Hier liegt sicher ein anderes Problem vor, welches es unbedingt zu suchen/lösen gilt.

Bei den Werten vom Brunnenwasser muß/sollte man die gleichen Werte wie im Teich testen.
PH / GH / KH / NO2 / NO3 / °C .
Wichtig sind auch die Phosphat-Werte. Nicht, das du deinen Teich mit dem Brunnenwasser düngst!!!
Wenn das Wasser in Ordnung ist, empfehle ich, dies über den Filter in den Teich zu schicken.
Bitte bedenken..... zu viel Frischwasser ist nicht unbedingt gut für Teichbiologie und Fische.
Es sei denn, du hast Forellen

Grüße
Sveni


----------



## jolantha (7. Aug. 2011)

*AW: Teich mit Brunnenwasser*

Speedy, das nützt überhaupt nichts, wenn Du das Brunnenwasser beim Nachbarn testest ! Wenn Eure Brunnen in verschiedenen Tiefen sind, kann duch die Beschaffenheit der Erdschichten  die Wasserqualität bei Dir schon wieder ganz anders sein. Wenn Du einen vielleicht sechs Meter tiefen Brunnen hast, zieht der Oberflächenwasser,da kommt es auf Deine Umgebung an ( gedüngte Felder, Wiesen etc. ) Ist Dein Brunnen tiefer,hat das Wasser durch die verschiedenen Erdschichten ( Lehm , Mergel, Schluff usw. ) vielleicht ganz andere Werte. Also solltest Du Deinen eigenen Brunnen in Gang bringen. Kann natürlich sein, daß er nach so langer Zeit versandet ist, und Du einen neuen brauchst.


----------



## Speedy 1.0 (7. Aug. 2011)

*AW: Teich mit Brunnenwasser*

hallo,
okey, dann werde ich das mal testen  Nein sind goldis, Forellen wären ein bissi zu groß^^
Helfen Bilder was? Vlt sieht man da drauf was? Aber ja, mir fallt nix anderes mhr ein wo das wasser veloren gehen könnte... 

@Anne:
naja, wir haben neben unsrem Haus einen riesigen Fischteich, dahinter (leider) Felder und ca. 1km davon entfernt die schöne blaue Donau  

Danke und
LG oli


----------



## Sveni (7. Aug. 2011)

*AW: Teich mit Brunnenwasser*

Hallo Oli,

Bilder helfen immer
Bei den Feldern kann es Jahreszeitbedingt schon zum düngen mit Gülle kommen.
D.h. es kann zu Ammoniak-Konzentrationen im Brunnenwasser kommen.
Also mehrfach im Jahr testen!!!!!

Anne hat natürlich vollkommen recht.Das eigene Wasser muss getestet werden.

Grüße
Sveni


----------



## jolantha (7. Aug. 2011)

*AW: Teich mit Brunnenwasser*

Kannst du nicht das Wasser vom Fischteich rüberpumpen ????????? Der Teich ist ist doch wenigstens schon  "eingefahren "


----------



## jochen (7. Aug. 2011)

*AW: Teich mit Brunnenwasser*

Hi,



Sveni schrieb:


> Also mehrfach im Jahr testen!!!!!



so ist es, beim befüllen von Teichen mit Brunnenwasser macht *mehrfaches* testen wirklich Sinn.

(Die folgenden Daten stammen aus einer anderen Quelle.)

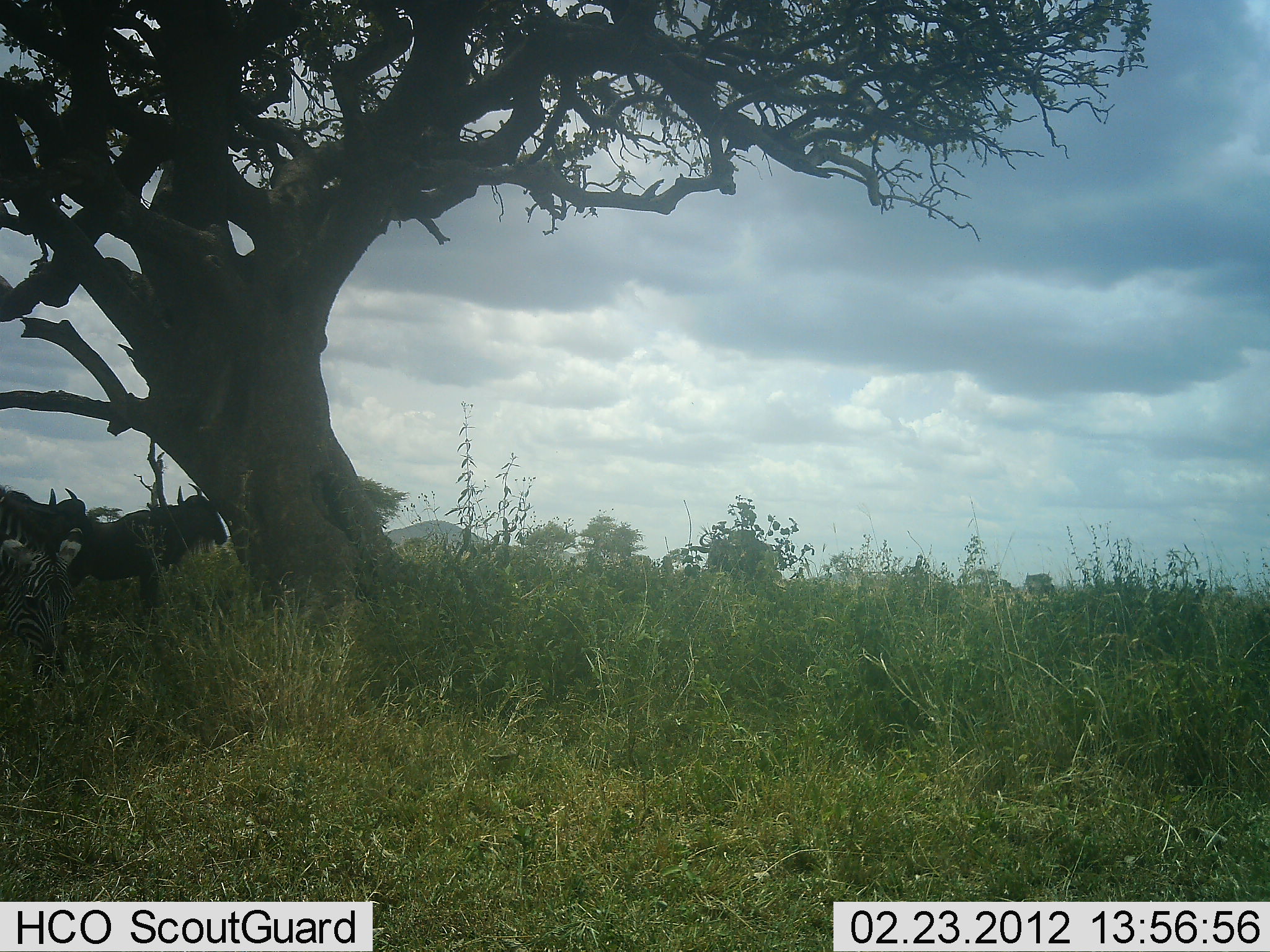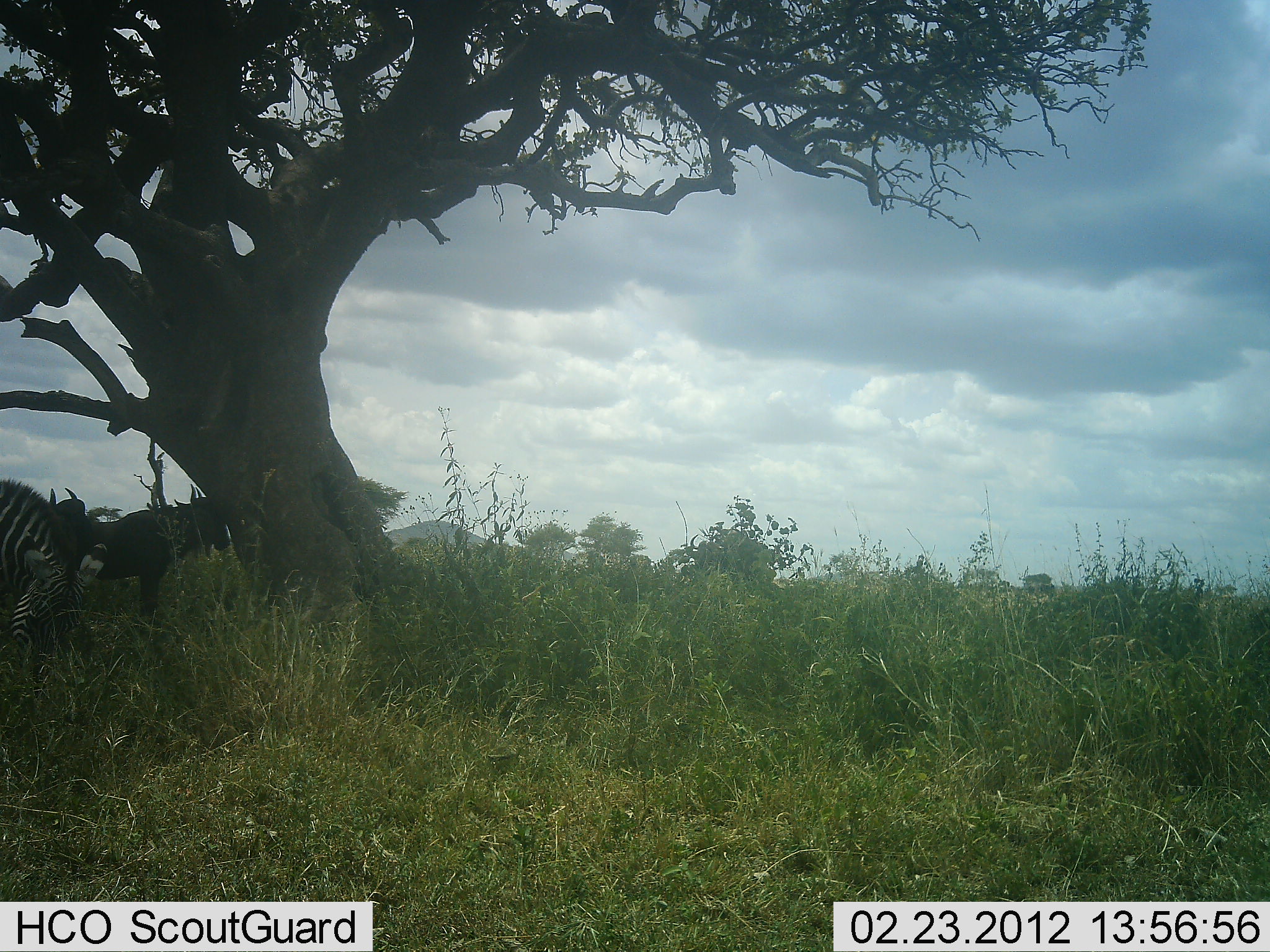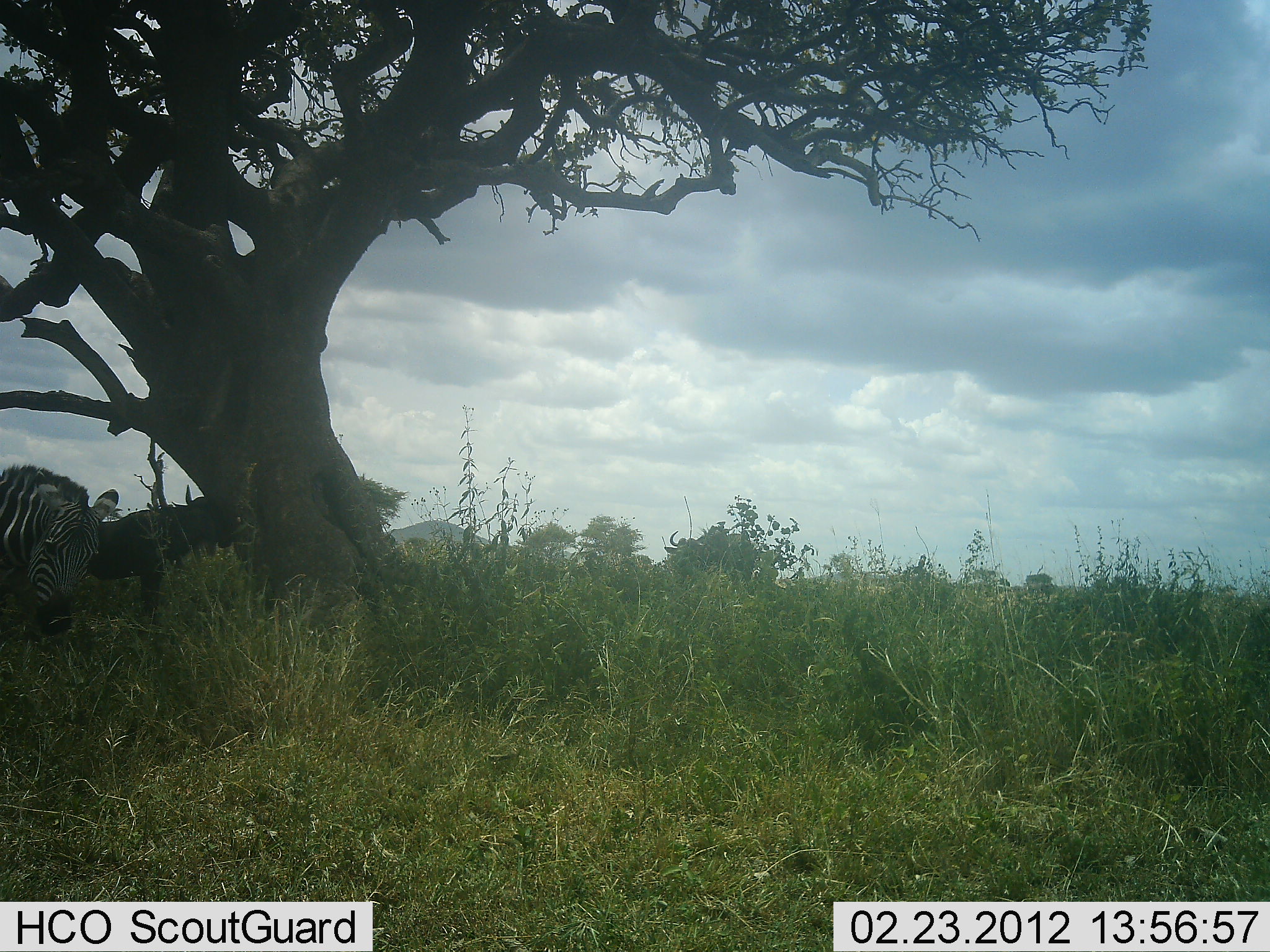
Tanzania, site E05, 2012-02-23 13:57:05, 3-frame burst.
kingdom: Animalia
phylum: Chordata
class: Mammalia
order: Artiodactyla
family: Bovidae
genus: Connochaetes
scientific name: Connochaetes taurinus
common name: blue wildebeest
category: wildebeest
Wildebeest (blue wildebeest) (Connochaetes taurinus), count 2. Behavior (volunteer vote fractions): standing 92%, resting 0%, moving 15%, interacting 0%. Young present (vote fraction): 0%. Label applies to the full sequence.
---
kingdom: Animalia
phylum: Chordata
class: Mammalia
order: Perissodactyla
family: Equidae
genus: Equus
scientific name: Equus quagga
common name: plains zebra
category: zebra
Zebra (plains zebra) (Equus quagga), count 1. Behavior (volunteer vote fractions): standing 44%, resting 0%, moving 0%, interacting 0%. Young present (vote fraction): 0%. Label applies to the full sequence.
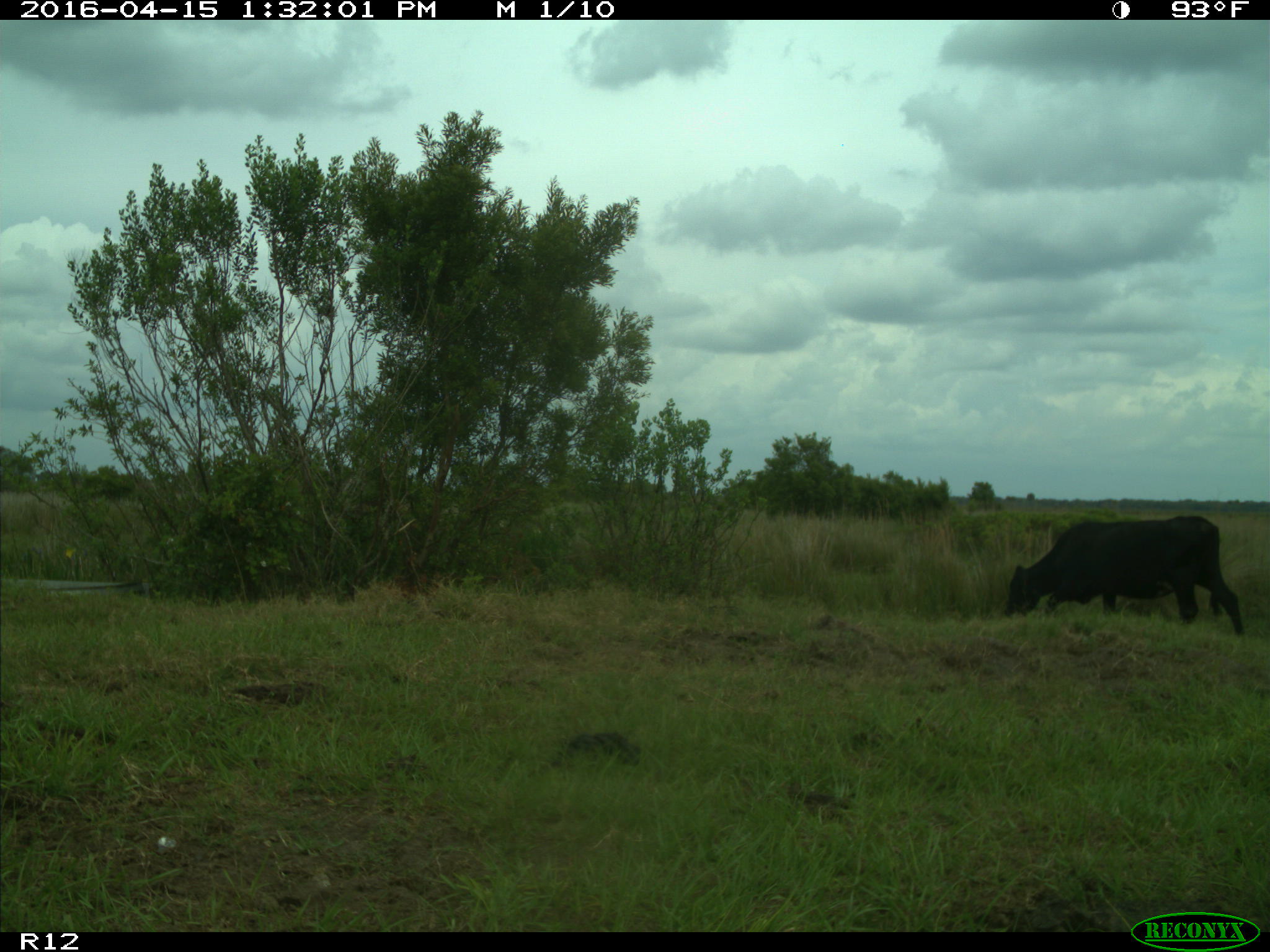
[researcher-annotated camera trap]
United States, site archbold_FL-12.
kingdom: Animalia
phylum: Chordata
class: Mammalia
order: Artiodactyla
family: Bovidae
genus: Bos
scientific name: Bos taurus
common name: domestic cow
Bos taurus (domestic cow).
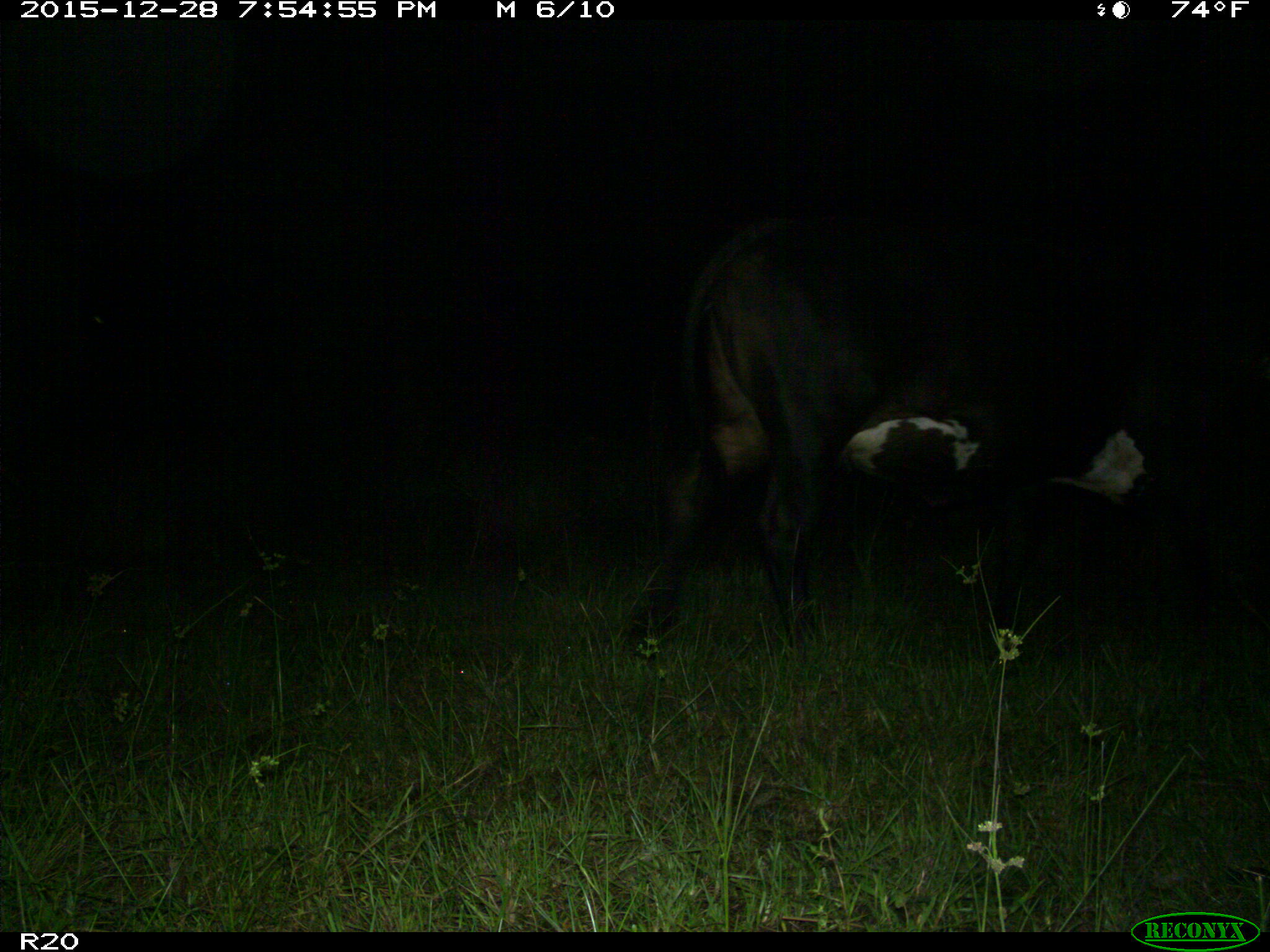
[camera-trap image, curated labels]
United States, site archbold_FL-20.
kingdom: Animalia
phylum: Chordata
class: Mammalia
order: Artiodactyla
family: Bovidae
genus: Bos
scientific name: Bos taurus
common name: domestic cow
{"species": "Bos taurus (domestic cow)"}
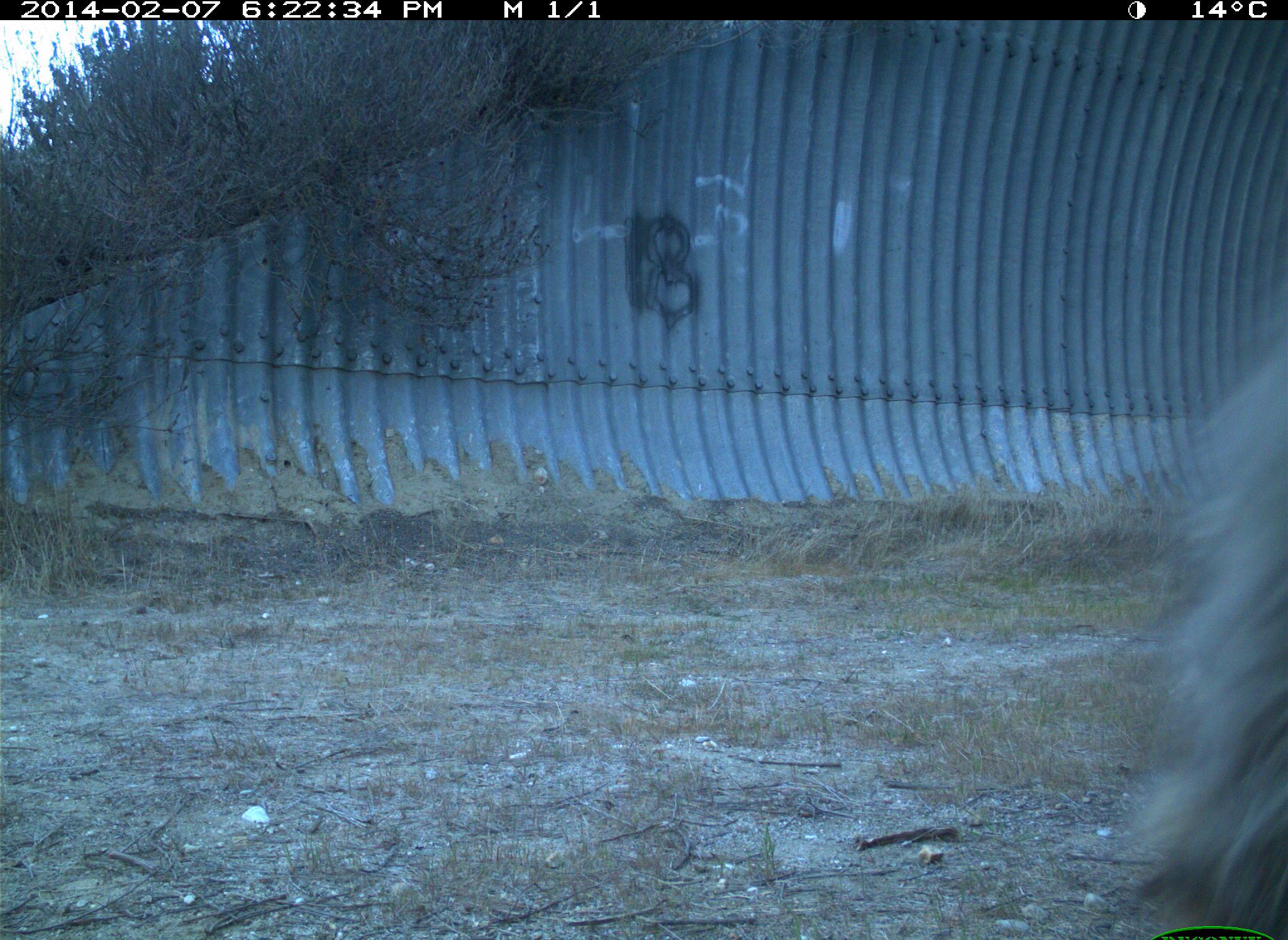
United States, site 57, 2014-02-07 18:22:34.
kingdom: Animalia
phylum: Chordata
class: Mammalia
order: Carnivora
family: Procyonidae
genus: Procyon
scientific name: Procyon lotor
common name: raccoon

Die Gründe wurden ja schon genannt.


Gruss,
Jochen.


----------



## jolantha (7. Aug. 2011)

*AW: Teich mit Brunnenwasser*

Da ich drei Brunnen in verschiedenen Tiefen rings um meinen Teich habe, teste ich immer* vor* dem Befüllen !
 Der einzige Nachteil ist, es sind alle drei eisenhaltig


----------



## Speedy 1.0 (7. Aug. 2011)

*AW: Teich mit Brunnenwasser*

hallo,
danke 

gut, dann mal genügend Tests zu Hause haben heißt es 

Nein leider - rüberpumpen kann ich nicht (1. mal wegen der höhendifferenz (ca. 10 meter)) und 2. wenn die das mitbekommen haben wir mal wieder ne anzeige von denen^^

so und hier mal Bilder:

http://www.bilder-space.de/show_img.php?img=b99ccf-1310803192.jpg&size=original

http://www.bilder-space.de/show_img.php?img=f14b92-1310803309.jpg&size=original

und hier mal der ausgetrocknete Teich:

http://www.bilder-space.de/show_img.php?img=0b46b0-1310802844.jpg&size=original

http://www.bilder-space.de/show_img.php?img=67c02e-1310803439.jpg&size=original

Danke und
LG oli


----------



## Speedy 1.0 (8. Aug. 2011)

*AW: Teich mit Brunnenwasser*

Guten Morgen,
hier mal die wasserwerte:

NO3 mg/l..............  zwischen 10-25 (aber eher 25)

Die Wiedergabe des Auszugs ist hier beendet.